Shawn's sick today, so I keep an ear open for when he might need help. I watch a downy woodpecker try to find bugs in the spaces between bricks on one of our front porch columns. I access fears I've never had before. Are there bugs in those bricks? Is the whole place infested? Did we make a mistake? Shawn texts a request for ice water. I climb the stairs to his attic room and notice how much more space we have now for the cat to shed hair. I made a critical error last night and said at dinner how lucky Shawn's been. That even though moving had been stressful, he hadn't gotten sick. Well. Don't get cocky, kid.
Josh texts from work to see how Shawn's doing. I tell him it started with stress dreams, and now he can't sleep at all from the nausea. He dreamed of spiders. I had spider dreams last night, too. The difference is my body doesn't care today and Shawn's does. People sometimes confuse us for each other at a distance, but we couldn't be more different.
Friends have asked what we've done to the house so far. A list: curtains, rugs, bar stools, bookshelves, a fridge, a washer and dryer, lamps, cleaning, arranging, and ignoring. We ignore what we can't fix yet, like the chicken coop the seller left in the backyard. He told us he intended to burn it before he left, but he didn't have time. "Hey! You can burn it now!" he said, like it might be something the three of us would enjoy doing together. And maybe we will. It looks like an outhouse with one end higher off the ground than the other, possibly so the eggs would roll downhill into a basket. Who knows.
There are squirrels in the walls. Don't worry, I have a humane plan to get them out and keep them out. I've always been ambivalent about them. No longer. Every squirrel is an enemy. Even the one Travis Kelce fed a piece of bread in college.

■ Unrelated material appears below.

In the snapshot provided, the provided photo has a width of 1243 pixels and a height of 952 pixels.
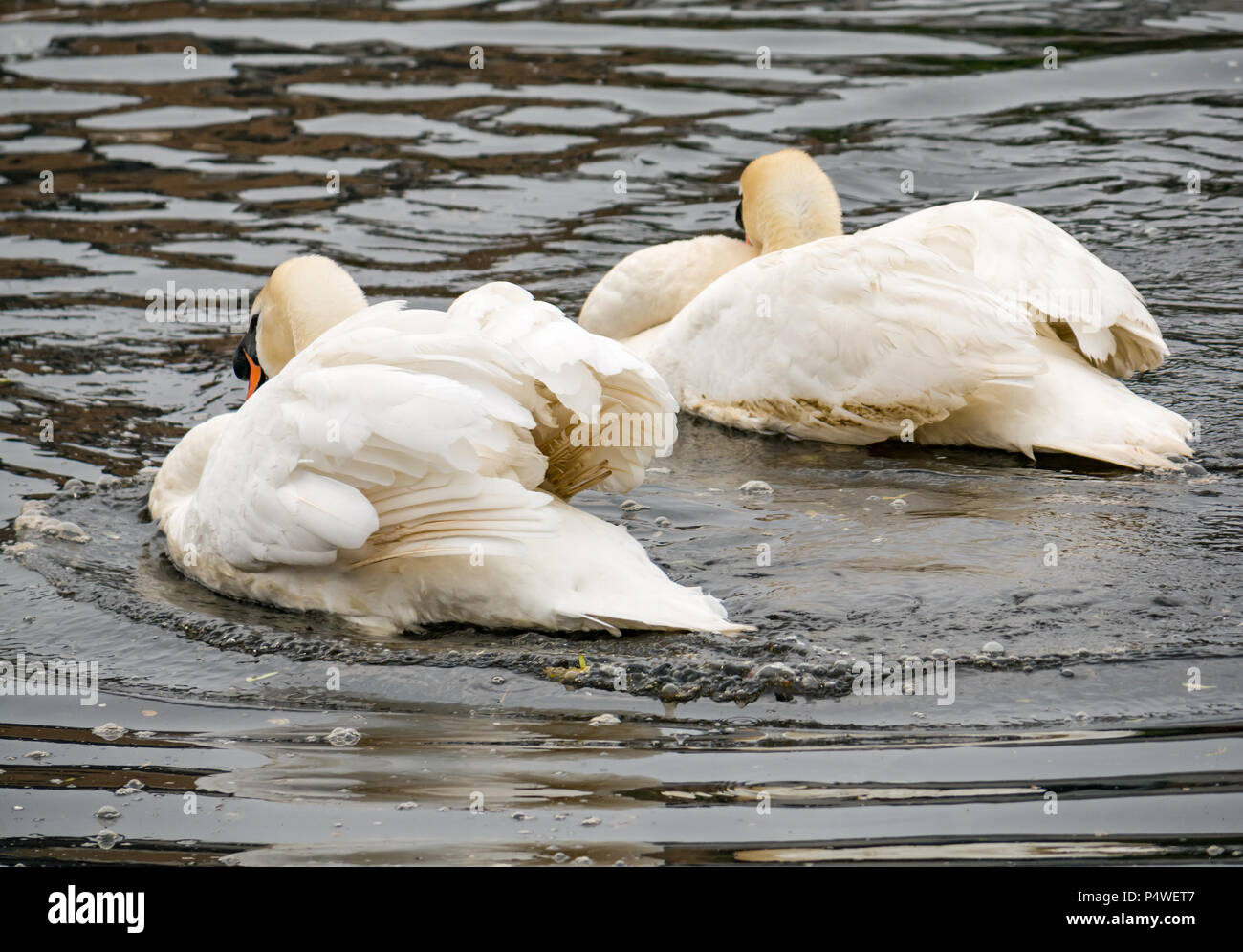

I love this house, though. I love the kitchen. I love that one of the spare bedrooms is my art studio now. I love that the cat had to learn to climb stairs for the first time in his life. I love the front porch. I love the walk-in shower. I love that when the Chiefs win a game, the fireworks are louder here because we're closer to the stadium. I love that there's so much work ahead of us. I love that Shawn's been tending the yard little by little. I love that he found a rug rolled up and buried in the back yesterday. I love that he's waiting for me to buy a shovel so he can excavate it fully. I love that we have no idea if something terrible is wrapped up in that rug. I love that soon we will.